**Text extract:**
Days later, however, Mr Tan said that he will only be contesting the GE if other like-minded people join him to achieve a change in Government. Revealing that he will be measuring the commitment of these like-minded folks through a series of “tests” he will put out in the coming days, he warned:

“If I do not see enough of them coming forward, I will change my mind – and not stand for election. I do not owe any duty to anyone to carry out my “promise” to stand for election.”

In one his more recent Facebook posts published on Wednesday (17 July), Mr Tan suggested that Singapore’s birth rate could improve if women voluntarily stay home and stop working after marriage.

Pointing to a similar policy that is encouraged in China, he wrote: “China is addressing the problem of low birth rate. It is encouraging women to stay at home and produce children. It seems to be working – as the women participation rate in the workforce dropped from 75% to 61%.”

Asserting that this is “not gender discrimination” and that this simply “recognizes that the best role for women is at home,” Mr Tan said that his family followed this approach and that his wife decided to do this after they got married:

“My family believed this approach. My wife did not work after we got married. She did an excellent job to raise three children. She is now helping to look after 4 grandchildren. There is no point for her to be stressed out in the office!”

He added that his good friend, a CEO of a large company, agrees with this stance and that his wife also stopped working to look after their three children. His friend apparently told him that “this is meaningful for the family and for her.”

Asserting that he understands many women prefer to work and this is their choice, Mr Tan said that he still hopes that “it is possible for more women to opt to stop working.”

He said that the Government and Singapore society must ensure that it is possible for the family to rely on one income, instead of ‘forcing’ women to work “just to supplement the family income.”

**Provided records:**
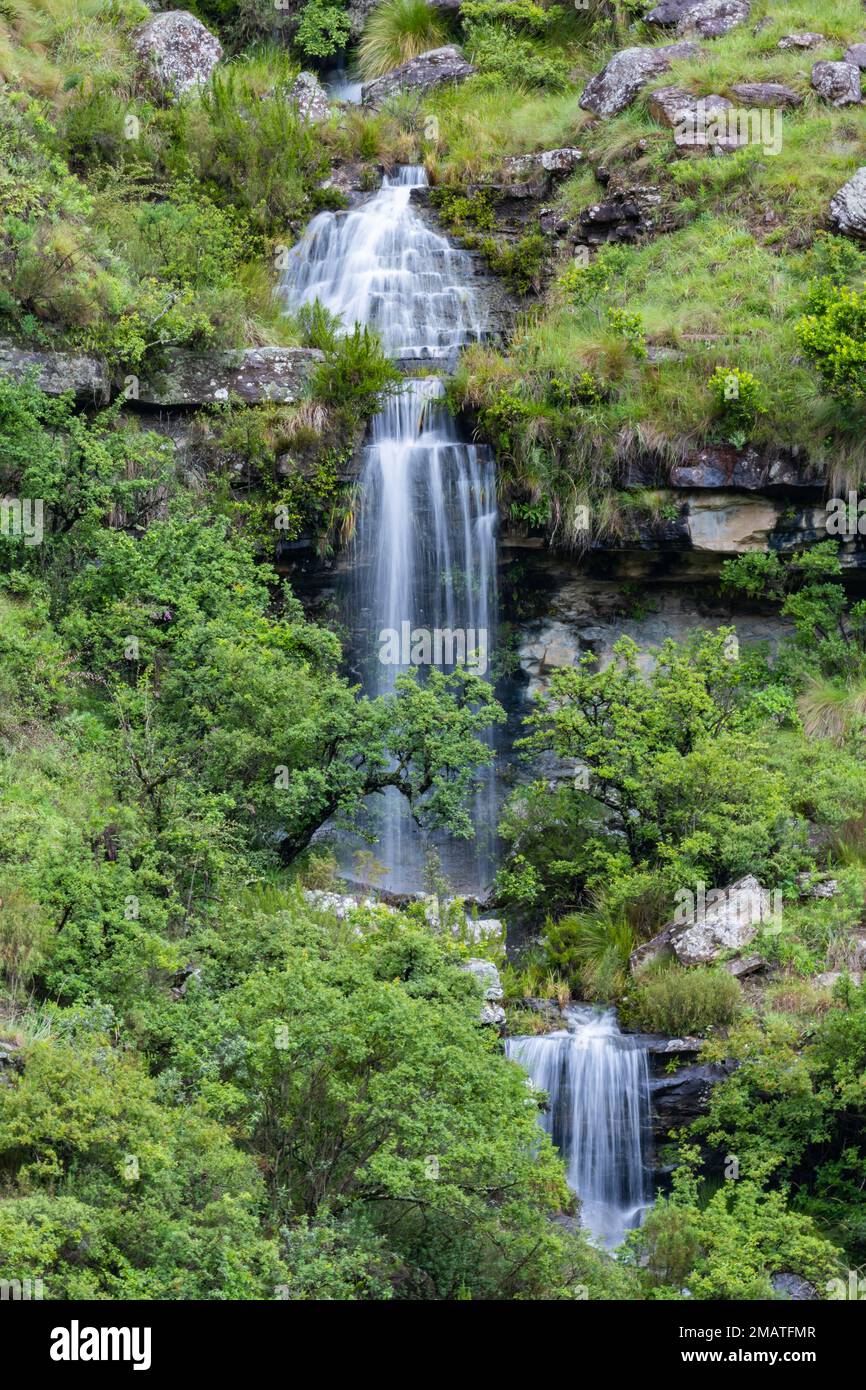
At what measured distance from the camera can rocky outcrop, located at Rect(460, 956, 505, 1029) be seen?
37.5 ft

* * *

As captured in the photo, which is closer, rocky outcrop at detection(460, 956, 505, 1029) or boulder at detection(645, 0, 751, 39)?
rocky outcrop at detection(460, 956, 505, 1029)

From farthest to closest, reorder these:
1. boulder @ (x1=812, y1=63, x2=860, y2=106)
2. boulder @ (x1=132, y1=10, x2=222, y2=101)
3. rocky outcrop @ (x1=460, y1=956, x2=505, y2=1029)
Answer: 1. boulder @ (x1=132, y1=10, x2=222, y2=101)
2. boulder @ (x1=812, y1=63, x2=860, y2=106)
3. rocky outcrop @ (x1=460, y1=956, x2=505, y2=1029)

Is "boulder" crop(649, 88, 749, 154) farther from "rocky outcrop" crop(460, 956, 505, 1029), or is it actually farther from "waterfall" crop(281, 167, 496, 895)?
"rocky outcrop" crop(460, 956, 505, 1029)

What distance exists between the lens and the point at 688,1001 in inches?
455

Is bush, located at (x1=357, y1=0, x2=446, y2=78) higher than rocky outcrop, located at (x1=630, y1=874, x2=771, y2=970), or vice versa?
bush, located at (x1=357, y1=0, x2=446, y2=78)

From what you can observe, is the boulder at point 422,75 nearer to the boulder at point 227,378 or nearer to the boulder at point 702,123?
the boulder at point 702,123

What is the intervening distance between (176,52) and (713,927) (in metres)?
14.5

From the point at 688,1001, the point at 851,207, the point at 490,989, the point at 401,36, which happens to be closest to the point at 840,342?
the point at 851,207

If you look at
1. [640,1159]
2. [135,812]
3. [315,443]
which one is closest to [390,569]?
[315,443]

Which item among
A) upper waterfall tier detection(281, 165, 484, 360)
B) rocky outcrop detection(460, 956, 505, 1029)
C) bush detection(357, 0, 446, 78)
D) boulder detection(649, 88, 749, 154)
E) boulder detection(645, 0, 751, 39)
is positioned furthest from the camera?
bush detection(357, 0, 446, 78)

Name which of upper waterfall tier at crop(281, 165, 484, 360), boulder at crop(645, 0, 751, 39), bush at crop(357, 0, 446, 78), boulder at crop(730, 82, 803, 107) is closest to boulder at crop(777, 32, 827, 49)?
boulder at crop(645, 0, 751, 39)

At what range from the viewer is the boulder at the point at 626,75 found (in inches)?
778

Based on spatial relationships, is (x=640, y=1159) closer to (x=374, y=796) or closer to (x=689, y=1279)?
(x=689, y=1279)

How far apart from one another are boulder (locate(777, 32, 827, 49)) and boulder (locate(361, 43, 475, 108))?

**Goals:**
• A. In the news extract about Mr Tan, on what day was his Facebook post about Singapore's birth rate published?
• B. Set down the passage of the news extract about Mr Tan that runs from "Days later, however, Mr" up to and including "working after marriage.".

**Responses in order:**
• A. Wednesday, 17 July.

• B.
Days later, however, Mr Tan said that he will only be contesting the GE if other like-minded people join him to achieve a change in Government. Revealing that he will be measuring the commitment of these like-minded folks through a series of “tests” he will put out in the coming days, he warned:

“If I do not see enough of them coming forward, I will change my mind – and not stand for election. I do not owe any duty to anyone to carry out my “promise” to stand for election.”

In one his more recent Facebook posts published on Wednesday (17 July), Mr Tan suggested that Singapore’s birth rate could improve if women voluntarily stay home and stop working after marriage.